Trey Kell: Canada, Siria e Polonia, ma il basket è la mia vita 24 ore al giorno, qui sono felice

Kell ha disputato 7 partite agli ordini di Messina tra campionato ed Euroleague

Gli Aztecs di San Diego State avevano vinto solo quattro partite nella stagione 1998/99 quando venne assunto come capo allenatore Steve Fisher. A quei tempi Fisher non era solo l’allenatore che nel 1989 vinse il titolo NCAA a Michigan, ma anche il coach che aveva reclutato e guidato uno dei gruppi più famosi nella storia del college basketball, i Fab Five di Michigan. Avevano i pantaloni lunghi, scarpe e calze nere, erano tutti freshmen e giocavano il basket delle aree urbane d’America. Due di loro non avrebbero fatto granché da professionisti, ma Chris Webber, Juwan Howard e Jalen Rose sono diventati stelle NBA, giocatori multimilionari. E prima che tutto questo accadesse, furono i protagonisti di due finali NCAA, per quanto perse, con i Wolverines di Michigan. Steve Fisher era il loro allenatore, il mentore, anche se poi una scia di polemiche e presunte irregolarità gli fece perdere il lavoro forzandolo a muoversi sulla costa ovest accettando un lavoro ai tempi considerato di basso profilo.
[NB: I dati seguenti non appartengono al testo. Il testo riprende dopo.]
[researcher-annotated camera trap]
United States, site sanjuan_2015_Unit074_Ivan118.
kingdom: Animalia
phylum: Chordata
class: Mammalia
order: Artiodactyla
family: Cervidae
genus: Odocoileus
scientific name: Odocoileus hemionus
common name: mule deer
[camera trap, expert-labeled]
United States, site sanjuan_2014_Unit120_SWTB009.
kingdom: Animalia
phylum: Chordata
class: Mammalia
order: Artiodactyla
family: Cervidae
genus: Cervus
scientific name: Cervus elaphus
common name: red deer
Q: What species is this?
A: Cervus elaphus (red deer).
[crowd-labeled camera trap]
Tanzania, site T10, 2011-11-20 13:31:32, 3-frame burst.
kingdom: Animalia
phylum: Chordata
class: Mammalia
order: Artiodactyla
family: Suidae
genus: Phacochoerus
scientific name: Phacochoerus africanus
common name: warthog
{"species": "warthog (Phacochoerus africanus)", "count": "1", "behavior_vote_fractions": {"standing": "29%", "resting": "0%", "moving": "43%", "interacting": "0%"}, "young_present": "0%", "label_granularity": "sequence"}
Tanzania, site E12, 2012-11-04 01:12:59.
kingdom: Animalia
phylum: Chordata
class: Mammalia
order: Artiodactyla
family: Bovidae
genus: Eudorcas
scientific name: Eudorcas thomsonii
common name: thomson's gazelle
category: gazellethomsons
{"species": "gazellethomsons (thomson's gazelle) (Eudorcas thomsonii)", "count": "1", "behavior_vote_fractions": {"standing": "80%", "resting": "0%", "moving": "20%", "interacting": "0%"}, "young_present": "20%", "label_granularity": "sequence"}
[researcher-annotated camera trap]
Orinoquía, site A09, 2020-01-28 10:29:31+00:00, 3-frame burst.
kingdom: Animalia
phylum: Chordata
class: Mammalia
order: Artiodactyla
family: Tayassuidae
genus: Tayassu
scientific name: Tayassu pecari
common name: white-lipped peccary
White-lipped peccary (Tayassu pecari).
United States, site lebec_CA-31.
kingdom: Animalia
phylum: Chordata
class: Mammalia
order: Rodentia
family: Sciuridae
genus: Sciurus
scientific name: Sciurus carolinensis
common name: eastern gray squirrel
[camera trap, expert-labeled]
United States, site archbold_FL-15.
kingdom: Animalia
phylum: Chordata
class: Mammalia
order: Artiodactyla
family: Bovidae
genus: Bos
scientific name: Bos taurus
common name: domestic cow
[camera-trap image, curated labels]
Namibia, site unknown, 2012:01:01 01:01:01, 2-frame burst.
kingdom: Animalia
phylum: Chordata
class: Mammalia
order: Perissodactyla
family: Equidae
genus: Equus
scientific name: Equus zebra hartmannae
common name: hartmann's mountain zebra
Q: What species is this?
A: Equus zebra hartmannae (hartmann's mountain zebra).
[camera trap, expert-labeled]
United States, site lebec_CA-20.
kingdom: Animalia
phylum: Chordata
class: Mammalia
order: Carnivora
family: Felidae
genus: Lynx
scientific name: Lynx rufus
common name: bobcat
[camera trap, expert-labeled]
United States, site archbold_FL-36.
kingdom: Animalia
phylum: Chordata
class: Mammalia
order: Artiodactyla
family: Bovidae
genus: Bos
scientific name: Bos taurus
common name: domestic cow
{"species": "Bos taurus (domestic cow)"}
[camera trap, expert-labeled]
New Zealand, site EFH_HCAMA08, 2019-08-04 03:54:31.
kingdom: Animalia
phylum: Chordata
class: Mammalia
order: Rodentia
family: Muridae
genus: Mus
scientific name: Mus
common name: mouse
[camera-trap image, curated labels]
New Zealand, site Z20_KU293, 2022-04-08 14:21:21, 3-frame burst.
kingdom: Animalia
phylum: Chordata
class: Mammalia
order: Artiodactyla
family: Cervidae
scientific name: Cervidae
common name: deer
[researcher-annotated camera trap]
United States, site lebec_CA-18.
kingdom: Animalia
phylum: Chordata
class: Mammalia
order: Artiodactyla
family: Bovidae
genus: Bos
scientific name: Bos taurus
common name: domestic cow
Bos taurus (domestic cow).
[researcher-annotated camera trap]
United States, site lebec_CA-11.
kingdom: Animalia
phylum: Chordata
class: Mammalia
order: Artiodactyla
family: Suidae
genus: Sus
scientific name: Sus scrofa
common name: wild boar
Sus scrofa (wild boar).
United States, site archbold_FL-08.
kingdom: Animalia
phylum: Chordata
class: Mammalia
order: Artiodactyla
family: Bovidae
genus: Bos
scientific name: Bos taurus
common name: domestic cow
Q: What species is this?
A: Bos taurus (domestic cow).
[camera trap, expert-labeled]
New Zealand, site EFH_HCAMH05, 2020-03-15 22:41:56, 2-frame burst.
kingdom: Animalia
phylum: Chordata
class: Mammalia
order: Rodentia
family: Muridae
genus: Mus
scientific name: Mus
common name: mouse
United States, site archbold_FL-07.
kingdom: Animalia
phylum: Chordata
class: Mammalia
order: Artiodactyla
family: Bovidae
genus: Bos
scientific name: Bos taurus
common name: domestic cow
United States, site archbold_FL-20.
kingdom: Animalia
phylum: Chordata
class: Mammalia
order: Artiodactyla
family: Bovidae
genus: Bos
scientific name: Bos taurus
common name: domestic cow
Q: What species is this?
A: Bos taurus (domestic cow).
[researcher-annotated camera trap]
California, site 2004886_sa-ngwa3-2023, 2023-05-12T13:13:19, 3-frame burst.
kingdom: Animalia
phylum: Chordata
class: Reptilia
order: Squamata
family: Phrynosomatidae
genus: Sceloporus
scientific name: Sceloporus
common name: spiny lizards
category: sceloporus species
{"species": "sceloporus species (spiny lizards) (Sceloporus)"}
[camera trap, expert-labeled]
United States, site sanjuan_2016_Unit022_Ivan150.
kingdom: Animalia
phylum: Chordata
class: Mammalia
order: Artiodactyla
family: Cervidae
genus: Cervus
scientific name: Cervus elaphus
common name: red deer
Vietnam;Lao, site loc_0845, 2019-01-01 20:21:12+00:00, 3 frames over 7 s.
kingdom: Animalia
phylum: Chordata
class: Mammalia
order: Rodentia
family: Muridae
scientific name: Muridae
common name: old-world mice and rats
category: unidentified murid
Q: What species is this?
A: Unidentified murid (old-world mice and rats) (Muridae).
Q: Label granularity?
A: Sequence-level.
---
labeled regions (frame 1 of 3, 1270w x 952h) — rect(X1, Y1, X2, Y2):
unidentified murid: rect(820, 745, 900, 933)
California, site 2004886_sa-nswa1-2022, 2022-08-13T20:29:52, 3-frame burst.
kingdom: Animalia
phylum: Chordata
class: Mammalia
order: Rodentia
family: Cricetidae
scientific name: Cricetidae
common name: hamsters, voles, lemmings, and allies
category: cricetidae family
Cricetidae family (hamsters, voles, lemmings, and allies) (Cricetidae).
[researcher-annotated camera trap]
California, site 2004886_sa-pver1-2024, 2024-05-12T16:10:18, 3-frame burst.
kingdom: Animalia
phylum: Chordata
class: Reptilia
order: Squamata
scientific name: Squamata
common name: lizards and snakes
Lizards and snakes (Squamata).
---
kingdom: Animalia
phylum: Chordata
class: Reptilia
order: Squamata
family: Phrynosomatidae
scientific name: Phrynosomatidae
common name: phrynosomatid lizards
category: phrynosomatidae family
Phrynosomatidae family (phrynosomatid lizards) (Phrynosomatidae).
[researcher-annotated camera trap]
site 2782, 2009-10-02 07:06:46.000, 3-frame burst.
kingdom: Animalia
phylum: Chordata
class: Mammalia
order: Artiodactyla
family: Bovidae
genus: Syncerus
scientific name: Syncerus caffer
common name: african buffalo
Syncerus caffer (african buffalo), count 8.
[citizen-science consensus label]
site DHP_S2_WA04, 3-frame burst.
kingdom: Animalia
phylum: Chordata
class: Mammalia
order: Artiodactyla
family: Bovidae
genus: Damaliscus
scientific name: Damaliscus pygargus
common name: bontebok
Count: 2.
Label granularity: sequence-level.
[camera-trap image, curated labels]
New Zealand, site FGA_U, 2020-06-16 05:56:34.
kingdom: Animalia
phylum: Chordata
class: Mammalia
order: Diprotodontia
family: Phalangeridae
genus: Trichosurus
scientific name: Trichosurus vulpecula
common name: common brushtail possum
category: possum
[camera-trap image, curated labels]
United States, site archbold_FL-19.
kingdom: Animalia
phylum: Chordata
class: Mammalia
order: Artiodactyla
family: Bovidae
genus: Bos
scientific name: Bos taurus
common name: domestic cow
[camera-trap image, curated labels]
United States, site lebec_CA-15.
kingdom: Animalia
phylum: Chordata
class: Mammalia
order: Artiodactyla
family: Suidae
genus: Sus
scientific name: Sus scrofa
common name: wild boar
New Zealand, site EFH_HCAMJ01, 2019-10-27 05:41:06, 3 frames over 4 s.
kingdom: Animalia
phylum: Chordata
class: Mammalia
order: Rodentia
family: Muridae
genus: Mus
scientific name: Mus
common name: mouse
Ma la California è terra di campioni e nel basket non è mai stato vero come negli ultimi venti anni. Da Paul Pierce in poi, una generazione di fuoriclasse storici è esplosa sul palcoscenico mondiale. In particolare, dall’area di Los Angeles sono venuti fuori Russell Westbrook, Paul George, James Harden, DeMar DeRozan fino ai fratelli Ball e Kawhi Leonard. "Deve esserci qualcosa nell’aria, o il cibo che mangiamo ci dà qualche qualità in più, ma qualunque cosa sia, è vero c’è talento da noi", dice Trey Kell, l’ultimo arrivato all’Olimpia Milano, californiano anche lui, della parte meridionale dello stato, San Diego, vicino al Messico e vicino a Los Angeles.


Prima che lui nascesse, a San Diego giocavano i Clippers, poi si trasferirono a Los Angeles ed è per questo che lui è cresciuto tifando per i Lakers. Ma nella sua storia, il giocatore californiano più importante è stato Kawhi Leonard per un motivo molto semplice: quando è arrivato il momento di scegliere il college, Leonard è andato a San Diego State. La sua presenza ha cambiato la percezione del college.


Steve Fisher ha vinto tantissimo con gli Aztecs, otto volte la sua squadra ha giocato il Torneo NCAA e nel 2010/11 è arrivata fino al numero 4 del ranking nazionale. Era il secondo anno di Kawhi Leonard a SDSU. La sua spalla era Malcolm Thomas che poi abbiamo visto in EuroLeague. In quegli anni, San Diego State era un programma in ascesa, con un allenatore bravissimo a reclutare fuoriclasse. Quelli erano gli anni in cui Trey Kell imparava il mestiere. "Mi sono appassionato al basket quando ero davvero molto giovane, in sostanza è successo perché mio padre è un grande tifoso. Sono cresciuto seguendo i Lakers, sulla mia tv c’è sempre stato solo il basket. Mia mamma, mia sorella, ora la mia ragazza non lo sopportano. È basket 24 ore al giorno per sette giorni alla settimana. Ma questa è la mia vita fin da quando ero un bambino", racconta.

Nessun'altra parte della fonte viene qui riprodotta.